▸ **EXERCISE OBJECTIVE**: List every line of the material below that contains the string "results", copying each such line in full. Count only matches with the same case.

┄┄┄┄┄┄

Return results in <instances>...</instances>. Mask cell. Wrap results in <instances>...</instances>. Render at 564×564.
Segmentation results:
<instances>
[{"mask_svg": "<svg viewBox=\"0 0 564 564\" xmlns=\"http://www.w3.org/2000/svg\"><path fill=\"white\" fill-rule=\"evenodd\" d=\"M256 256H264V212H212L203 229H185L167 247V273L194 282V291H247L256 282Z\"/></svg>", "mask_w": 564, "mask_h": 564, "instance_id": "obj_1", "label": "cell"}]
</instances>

┄┄┄┄┄┄

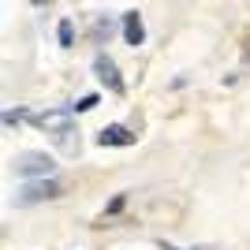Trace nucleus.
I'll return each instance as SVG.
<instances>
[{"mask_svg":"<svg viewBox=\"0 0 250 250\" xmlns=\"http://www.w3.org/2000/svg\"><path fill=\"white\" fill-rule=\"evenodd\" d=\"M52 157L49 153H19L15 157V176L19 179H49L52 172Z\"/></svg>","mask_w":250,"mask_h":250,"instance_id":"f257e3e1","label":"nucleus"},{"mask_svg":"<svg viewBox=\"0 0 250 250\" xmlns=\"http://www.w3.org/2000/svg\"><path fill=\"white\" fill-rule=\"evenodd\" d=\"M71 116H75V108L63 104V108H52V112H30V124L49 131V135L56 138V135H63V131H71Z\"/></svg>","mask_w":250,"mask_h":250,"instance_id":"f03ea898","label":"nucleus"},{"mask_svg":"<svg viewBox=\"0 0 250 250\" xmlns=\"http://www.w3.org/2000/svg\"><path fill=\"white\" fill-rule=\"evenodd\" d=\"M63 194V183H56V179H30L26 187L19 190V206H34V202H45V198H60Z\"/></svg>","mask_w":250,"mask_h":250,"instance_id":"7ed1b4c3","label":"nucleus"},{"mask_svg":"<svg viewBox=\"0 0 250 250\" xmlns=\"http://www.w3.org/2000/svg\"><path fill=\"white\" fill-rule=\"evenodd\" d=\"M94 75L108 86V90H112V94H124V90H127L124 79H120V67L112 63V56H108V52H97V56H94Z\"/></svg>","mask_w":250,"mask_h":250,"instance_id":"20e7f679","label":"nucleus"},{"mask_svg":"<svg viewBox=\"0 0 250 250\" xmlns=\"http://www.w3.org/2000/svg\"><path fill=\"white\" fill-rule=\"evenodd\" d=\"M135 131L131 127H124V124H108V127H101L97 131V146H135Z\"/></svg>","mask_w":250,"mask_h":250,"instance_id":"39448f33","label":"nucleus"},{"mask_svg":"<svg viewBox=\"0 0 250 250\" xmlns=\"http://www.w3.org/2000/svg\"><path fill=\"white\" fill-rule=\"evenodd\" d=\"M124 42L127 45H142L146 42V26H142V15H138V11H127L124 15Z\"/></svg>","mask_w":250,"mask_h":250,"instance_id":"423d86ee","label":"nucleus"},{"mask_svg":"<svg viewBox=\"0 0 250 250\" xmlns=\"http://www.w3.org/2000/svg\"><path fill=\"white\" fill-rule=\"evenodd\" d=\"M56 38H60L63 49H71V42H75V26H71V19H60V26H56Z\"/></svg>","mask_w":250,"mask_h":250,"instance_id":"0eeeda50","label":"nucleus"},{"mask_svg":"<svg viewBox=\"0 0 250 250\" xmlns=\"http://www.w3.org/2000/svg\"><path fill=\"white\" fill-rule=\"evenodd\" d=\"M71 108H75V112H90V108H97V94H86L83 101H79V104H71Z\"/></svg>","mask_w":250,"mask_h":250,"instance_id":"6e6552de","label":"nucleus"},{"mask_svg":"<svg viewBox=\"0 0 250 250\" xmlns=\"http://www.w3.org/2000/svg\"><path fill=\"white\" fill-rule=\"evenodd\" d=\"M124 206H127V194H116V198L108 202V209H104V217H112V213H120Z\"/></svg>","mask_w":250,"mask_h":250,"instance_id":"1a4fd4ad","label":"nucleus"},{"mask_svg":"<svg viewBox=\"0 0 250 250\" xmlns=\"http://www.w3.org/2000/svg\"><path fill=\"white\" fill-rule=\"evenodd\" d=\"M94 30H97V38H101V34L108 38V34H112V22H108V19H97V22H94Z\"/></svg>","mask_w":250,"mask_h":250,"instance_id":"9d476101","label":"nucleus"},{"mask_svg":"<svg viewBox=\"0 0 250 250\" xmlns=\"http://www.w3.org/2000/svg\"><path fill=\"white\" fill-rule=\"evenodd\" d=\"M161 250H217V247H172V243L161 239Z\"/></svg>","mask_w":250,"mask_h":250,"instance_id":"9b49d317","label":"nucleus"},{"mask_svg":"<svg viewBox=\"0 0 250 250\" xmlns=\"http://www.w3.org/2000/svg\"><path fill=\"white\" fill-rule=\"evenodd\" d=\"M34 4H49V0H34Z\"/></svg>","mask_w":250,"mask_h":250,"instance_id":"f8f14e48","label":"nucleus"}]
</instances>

┄┄┄┄┄┄

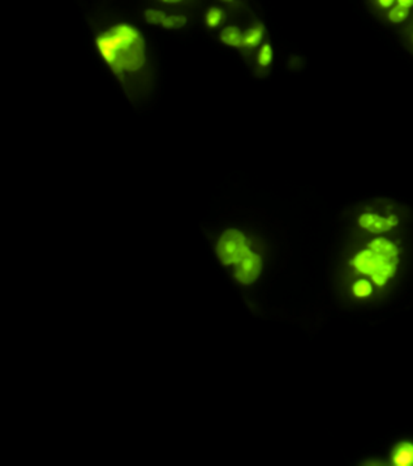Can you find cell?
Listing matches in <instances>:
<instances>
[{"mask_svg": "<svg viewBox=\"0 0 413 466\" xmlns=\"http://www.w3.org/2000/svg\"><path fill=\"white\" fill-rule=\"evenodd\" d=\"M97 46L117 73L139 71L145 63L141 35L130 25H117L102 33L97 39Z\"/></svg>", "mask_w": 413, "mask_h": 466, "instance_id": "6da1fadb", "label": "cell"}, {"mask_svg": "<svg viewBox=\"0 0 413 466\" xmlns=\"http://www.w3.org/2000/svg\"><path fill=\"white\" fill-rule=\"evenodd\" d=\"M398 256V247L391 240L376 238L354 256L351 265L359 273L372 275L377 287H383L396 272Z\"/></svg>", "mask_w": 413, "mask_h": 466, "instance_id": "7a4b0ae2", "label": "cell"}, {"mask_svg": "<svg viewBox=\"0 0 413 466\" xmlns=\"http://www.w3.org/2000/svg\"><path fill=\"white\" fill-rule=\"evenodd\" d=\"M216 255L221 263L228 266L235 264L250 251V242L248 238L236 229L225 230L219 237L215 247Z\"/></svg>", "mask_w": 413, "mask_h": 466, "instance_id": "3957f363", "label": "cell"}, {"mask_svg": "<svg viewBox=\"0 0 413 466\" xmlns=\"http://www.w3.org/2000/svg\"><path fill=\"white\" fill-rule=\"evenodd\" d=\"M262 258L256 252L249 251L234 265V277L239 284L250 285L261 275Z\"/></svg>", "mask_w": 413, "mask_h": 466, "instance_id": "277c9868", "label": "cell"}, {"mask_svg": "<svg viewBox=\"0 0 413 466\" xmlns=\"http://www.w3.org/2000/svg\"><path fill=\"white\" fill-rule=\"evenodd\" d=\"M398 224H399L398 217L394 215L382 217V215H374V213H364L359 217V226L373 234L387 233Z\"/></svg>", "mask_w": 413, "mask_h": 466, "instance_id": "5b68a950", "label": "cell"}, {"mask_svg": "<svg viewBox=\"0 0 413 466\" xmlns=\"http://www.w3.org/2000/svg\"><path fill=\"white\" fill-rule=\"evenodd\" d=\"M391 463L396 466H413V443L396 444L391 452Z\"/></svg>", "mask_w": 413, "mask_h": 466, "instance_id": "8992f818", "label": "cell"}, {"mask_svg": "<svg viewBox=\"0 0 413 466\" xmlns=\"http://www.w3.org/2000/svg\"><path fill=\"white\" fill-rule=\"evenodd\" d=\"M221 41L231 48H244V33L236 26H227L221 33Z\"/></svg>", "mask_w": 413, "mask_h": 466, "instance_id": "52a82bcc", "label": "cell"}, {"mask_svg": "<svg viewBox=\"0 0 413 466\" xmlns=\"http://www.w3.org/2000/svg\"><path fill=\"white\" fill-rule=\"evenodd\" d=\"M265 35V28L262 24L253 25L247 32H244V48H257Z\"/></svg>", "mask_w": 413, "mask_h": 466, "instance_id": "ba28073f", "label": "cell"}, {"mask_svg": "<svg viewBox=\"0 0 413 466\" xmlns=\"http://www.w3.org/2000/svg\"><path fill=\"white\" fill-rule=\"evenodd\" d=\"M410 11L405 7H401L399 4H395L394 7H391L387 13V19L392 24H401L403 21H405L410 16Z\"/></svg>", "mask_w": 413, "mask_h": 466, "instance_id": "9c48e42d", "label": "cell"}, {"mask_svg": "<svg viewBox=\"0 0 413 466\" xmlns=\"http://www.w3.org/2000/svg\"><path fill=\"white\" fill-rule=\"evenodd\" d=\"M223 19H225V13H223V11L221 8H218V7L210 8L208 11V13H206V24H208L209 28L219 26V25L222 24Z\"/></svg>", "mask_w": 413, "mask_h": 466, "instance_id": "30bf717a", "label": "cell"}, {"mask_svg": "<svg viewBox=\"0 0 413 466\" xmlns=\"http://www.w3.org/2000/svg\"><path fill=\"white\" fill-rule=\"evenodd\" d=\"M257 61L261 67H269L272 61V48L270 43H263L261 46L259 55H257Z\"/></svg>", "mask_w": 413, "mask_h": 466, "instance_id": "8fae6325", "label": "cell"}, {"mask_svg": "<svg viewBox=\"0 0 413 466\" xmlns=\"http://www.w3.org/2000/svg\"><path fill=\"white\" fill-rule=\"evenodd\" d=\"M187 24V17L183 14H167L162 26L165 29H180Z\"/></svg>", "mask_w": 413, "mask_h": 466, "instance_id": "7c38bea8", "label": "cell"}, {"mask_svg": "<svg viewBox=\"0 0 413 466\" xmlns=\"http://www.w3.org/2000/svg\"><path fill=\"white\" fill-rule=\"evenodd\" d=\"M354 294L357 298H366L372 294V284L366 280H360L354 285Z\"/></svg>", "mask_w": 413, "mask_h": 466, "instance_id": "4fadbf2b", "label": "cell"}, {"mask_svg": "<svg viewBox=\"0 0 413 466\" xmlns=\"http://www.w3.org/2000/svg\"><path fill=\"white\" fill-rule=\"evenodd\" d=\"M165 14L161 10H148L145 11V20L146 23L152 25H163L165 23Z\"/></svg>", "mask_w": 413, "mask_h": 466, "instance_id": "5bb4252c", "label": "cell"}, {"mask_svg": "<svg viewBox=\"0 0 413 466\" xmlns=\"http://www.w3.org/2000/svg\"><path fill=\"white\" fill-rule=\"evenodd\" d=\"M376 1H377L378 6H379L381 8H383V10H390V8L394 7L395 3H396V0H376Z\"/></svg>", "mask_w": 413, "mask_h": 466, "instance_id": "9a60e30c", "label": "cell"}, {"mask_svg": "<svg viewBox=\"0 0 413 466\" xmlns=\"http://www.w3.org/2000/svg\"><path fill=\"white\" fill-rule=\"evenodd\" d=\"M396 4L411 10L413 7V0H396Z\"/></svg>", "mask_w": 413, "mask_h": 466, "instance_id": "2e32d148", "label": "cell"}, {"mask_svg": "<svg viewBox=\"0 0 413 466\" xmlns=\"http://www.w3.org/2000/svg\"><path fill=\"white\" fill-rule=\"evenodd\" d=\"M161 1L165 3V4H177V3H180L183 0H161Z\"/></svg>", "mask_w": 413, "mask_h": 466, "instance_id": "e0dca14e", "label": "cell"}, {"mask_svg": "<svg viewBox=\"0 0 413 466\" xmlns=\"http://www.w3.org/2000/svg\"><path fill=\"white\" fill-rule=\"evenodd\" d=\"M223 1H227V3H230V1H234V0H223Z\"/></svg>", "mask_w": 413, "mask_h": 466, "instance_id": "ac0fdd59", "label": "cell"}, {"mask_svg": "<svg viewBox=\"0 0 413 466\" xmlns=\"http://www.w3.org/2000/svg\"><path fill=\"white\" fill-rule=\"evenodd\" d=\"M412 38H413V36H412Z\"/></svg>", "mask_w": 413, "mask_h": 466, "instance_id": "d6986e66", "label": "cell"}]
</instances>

┄┄┄┄┄┄

▸ **FINAL RESULT**:
Return results in <instances>...</instances>. Mask cell. Wrap results in <instances>...</instances>. Render at 564×564.
Segmentation results:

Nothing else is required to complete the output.